TASK DESCRIPTION
Type out the material below exactly.

DATA ROWS
——

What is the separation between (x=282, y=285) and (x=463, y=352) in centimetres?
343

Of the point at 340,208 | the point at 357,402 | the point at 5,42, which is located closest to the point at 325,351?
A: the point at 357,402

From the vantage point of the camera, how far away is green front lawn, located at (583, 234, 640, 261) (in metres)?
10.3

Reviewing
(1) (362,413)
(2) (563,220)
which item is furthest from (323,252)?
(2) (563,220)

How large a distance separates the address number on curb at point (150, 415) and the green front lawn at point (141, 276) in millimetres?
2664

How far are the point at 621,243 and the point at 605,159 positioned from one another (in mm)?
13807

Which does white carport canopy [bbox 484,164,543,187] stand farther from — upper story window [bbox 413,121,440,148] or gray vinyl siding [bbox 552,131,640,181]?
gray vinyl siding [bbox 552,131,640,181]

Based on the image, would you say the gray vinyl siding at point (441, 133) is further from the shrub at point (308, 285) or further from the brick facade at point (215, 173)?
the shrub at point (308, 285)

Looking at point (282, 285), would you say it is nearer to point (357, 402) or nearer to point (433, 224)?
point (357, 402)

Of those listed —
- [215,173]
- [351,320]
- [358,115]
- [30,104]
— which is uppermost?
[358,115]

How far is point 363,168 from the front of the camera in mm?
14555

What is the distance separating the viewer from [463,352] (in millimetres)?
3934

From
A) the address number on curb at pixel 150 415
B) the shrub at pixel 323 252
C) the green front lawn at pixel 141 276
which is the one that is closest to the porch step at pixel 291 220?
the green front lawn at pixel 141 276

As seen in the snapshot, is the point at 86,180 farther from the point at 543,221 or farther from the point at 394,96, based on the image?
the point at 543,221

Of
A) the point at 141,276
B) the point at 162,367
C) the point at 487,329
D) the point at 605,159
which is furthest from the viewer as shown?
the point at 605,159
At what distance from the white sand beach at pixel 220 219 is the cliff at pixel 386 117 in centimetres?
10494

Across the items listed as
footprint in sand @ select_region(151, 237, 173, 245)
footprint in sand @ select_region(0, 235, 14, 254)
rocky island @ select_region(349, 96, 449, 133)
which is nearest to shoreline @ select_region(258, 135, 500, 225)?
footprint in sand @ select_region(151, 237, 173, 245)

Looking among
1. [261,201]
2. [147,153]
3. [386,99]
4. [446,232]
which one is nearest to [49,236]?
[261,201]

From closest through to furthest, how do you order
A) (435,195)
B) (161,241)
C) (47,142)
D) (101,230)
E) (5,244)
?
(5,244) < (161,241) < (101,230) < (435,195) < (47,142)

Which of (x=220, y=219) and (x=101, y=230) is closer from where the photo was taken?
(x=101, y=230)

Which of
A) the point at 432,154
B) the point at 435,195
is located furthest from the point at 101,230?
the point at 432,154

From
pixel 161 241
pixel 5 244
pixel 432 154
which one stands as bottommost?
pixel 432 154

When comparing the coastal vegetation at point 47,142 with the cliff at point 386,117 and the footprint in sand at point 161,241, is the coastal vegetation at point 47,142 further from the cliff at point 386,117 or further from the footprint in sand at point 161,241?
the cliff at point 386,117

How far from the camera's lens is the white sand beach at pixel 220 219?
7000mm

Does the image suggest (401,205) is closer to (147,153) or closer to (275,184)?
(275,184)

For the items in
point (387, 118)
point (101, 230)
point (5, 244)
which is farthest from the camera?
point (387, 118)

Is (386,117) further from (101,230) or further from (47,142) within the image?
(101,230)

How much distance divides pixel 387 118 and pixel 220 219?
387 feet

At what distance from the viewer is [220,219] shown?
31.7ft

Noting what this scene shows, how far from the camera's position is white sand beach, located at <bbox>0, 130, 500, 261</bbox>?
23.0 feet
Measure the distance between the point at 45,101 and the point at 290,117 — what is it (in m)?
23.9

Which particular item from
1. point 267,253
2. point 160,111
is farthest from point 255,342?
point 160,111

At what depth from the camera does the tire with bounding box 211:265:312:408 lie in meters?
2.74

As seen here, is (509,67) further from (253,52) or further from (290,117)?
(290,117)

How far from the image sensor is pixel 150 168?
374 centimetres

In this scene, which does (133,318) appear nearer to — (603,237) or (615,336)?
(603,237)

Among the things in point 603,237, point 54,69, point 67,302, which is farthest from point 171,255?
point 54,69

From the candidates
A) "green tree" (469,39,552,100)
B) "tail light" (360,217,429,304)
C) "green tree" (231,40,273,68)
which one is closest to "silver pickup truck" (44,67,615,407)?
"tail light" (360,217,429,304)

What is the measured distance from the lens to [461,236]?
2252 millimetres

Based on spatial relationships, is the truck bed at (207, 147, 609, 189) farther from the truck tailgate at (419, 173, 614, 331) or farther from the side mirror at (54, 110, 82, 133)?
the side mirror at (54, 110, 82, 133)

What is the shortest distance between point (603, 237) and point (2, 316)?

——

RESPONSE FOR THIS EXERCISE
What is the separation between (x=282, y=285) and (x=463, y=352) in centimetres?
343

Of the point at 340,208 | the point at 357,402 | the point at 5,42, which is located closest to the point at 325,351?
A: the point at 357,402

From the vantage point of the camera, how far away is green front lawn, located at (583, 234, 640, 261) (in metres)?
10.3

Reviewing
(1) (362,413)
(2) (563,220)
which item is furthest from (323,252)?
(2) (563,220)

How large a distance separates the address number on curb at point (150, 415) and the green front lawn at point (141, 276) in millimetres?
2664

How far are the point at 621,243 and the point at 605,159 positioned from one another (in mm)?
13807

Which does white carport canopy [bbox 484,164,543,187] stand farther from — upper story window [bbox 413,121,440,148] or gray vinyl siding [bbox 552,131,640,181]?
gray vinyl siding [bbox 552,131,640,181]

Based on the image, would you say the gray vinyl siding at point (441, 133) is further from the shrub at point (308, 285) or further from the brick facade at point (215, 173)?
the shrub at point (308, 285)

Looking at point (282, 285), would you say it is nearer to point (357, 402) or nearer to point (433, 224)?
point (357, 402)

Of those listed —
- [215,173]
- [351,320]
- [358,115]
- [30,104]
— which is uppermost?
[358,115]

How far is point 363,168 from the front of the camera in mm?
14555

What is the distance separating the viewer from [463,352] (in millimetres)?
3934

From
A) the address number on curb at pixel 150 415
B) the shrub at pixel 323 252
C) the green front lawn at pixel 141 276
which is the one that is closest to the porch step at pixel 291 220?
the green front lawn at pixel 141 276

As seen in the snapshot, is the point at 86,180 farther from the point at 543,221 or farther from the point at 394,96, based on the image?
the point at 543,221

Of
A) the point at 141,276
B) the point at 162,367
C) the point at 487,329
D) the point at 605,159
which is furthest from the viewer as shown?
the point at 605,159
At what distance from the white sand beach at pixel 220 219 is the cliff at pixel 386 117 in centimetres?
10494

Across the items listed as
footprint in sand @ select_region(151, 237, 173, 245)
footprint in sand @ select_region(0, 235, 14, 254)
rocky island @ select_region(349, 96, 449, 133)
which is nearest to shoreline @ select_region(258, 135, 500, 225)?
footprint in sand @ select_region(151, 237, 173, 245)

Looking among
1. [261,201]
2. [147,153]
3. [386,99]
4. [446,232]
which one is nearest to [49,236]?
[261,201]

From closest through to furthest, how do you order
A) (435,195)
B) (161,241)
C) (47,142)
D) (101,230)
E) (5,244)
?
(5,244) < (161,241) < (101,230) < (435,195) < (47,142)

Which of (x=220, y=219) and (x=101, y=230) is closer from where the photo was taken?
(x=101, y=230)

Which of
A) the point at 432,154
B) the point at 435,195
is located furthest from the point at 101,230?
the point at 432,154

From
pixel 161 241
pixel 5 244
pixel 432 154
which one stands as bottommost?
pixel 432 154

When comparing the coastal vegetation at point 47,142 with the cliff at point 386,117 and the footprint in sand at point 161,241, is the coastal vegetation at point 47,142 further from the cliff at point 386,117 or further from the footprint in sand at point 161,241?
the cliff at point 386,117

How far from the camera's lens is the white sand beach at pixel 220 219?
7000mm

Does the image suggest (401,205) is closer to (147,153) or closer to (275,184)?
(275,184)

For the items in
point (387, 118)
point (101, 230)
point (5, 244)
which is farthest from the camera?
point (387, 118)

Is (386,117) further from (101,230) or further from (47,142) within the image?
(101,230)

How much distance divides pixel 387 118 and pixel 220 219?
387 feet

At what distance from the viewer is [220,219] shown?
31.7ft

Noting what this scene shows, how far from the camera's position is white sand beach, located at <bbox>0, 130, 500, 261</bbox>?
23.0 feet
Measure the distance between the point at 45,101 and the point at 290,117 — what is it (in m)?
23.9

Which particular item from
1. point 267,253
2. point 160,111
is farthest from point 255,342?
point 160,111

At what depth from the camera does the tire with bounding box 211:265:312:408 lie in meters?
2.74

As seen here, is (509,67) further from (253,52) or further from (290,117)?
(290,117)

How far from the image sensor is pixel 150 168?
374 centimetres

In this scene, which does (133,318) appear nearer to — (603,237) or (615,336)?
(603,237)

Among the things in point 603,237, point 54,69, point 67,302, which is farthest from point 171,255?
point 54,69

From the candidates
A) "green tree" (469,39,552,100)
B) "tail light" (360,217,429,304)
C) "green tree" (231,40,273,68)
which one is closest to "silver pickup truck" (44,67,615,407)?
"tail light" (360,217,429,304)

What is the measured distance from the lens to [461,236]?
2252 millimetres

Based on spatial relationships, is the truck bed at (207, 147, 609, 189) farther from the truck tailgate at (419, 173, 614, 331) or farther from the side mirror at (54, 110, 82, 133)?
the side mirror at (54, 110, 82, 133)

What is the shortest distance between point (603, 237) and point (2, 316)?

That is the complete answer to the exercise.